■ **DESCRIPTION OF THE TASK**
Within the entries below, find each line containing the word "pendant" and copy it.

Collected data
__________________________________________________

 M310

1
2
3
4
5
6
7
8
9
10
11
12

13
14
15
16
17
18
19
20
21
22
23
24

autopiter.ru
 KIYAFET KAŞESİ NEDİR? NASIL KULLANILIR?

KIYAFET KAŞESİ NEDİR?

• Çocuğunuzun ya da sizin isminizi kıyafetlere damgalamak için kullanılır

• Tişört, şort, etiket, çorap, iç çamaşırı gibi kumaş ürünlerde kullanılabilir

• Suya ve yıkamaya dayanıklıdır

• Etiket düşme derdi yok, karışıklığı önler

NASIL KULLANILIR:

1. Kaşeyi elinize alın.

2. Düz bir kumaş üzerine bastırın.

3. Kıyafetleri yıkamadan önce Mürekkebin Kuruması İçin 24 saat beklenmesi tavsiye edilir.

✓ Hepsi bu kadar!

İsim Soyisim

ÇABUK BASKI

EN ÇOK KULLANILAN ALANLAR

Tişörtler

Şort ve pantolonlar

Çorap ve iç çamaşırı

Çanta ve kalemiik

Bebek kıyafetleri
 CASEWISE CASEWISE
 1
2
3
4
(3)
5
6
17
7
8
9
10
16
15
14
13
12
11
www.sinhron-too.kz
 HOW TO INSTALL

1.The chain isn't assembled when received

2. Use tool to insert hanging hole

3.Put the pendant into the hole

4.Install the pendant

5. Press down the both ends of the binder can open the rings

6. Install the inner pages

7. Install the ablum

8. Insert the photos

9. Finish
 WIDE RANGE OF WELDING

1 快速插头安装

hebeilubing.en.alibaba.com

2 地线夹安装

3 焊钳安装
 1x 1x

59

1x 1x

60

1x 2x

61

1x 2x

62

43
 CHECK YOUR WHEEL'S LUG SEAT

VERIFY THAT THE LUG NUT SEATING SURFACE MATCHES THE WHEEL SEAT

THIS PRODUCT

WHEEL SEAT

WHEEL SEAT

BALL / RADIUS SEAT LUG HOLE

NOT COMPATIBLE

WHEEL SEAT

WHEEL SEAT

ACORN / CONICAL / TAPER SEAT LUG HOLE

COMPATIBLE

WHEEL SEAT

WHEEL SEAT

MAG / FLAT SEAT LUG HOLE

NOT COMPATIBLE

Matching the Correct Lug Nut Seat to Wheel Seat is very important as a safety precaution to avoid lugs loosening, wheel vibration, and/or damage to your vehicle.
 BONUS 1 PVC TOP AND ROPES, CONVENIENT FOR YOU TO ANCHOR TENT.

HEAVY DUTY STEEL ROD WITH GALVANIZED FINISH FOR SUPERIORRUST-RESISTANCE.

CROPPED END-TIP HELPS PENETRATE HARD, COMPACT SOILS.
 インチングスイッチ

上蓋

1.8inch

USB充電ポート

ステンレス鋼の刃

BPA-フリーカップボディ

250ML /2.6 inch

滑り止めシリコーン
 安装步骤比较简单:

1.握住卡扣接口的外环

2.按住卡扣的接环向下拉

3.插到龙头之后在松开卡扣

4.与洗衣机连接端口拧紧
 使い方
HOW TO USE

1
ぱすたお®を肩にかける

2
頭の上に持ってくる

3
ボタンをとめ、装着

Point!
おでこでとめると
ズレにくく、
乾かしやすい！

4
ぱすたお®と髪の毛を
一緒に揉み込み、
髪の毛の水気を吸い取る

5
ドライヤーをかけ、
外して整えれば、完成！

__________________________________________________

■ **EXERCISE SOLUTION**
3.Put the pendant into the hole
4.Install the pendant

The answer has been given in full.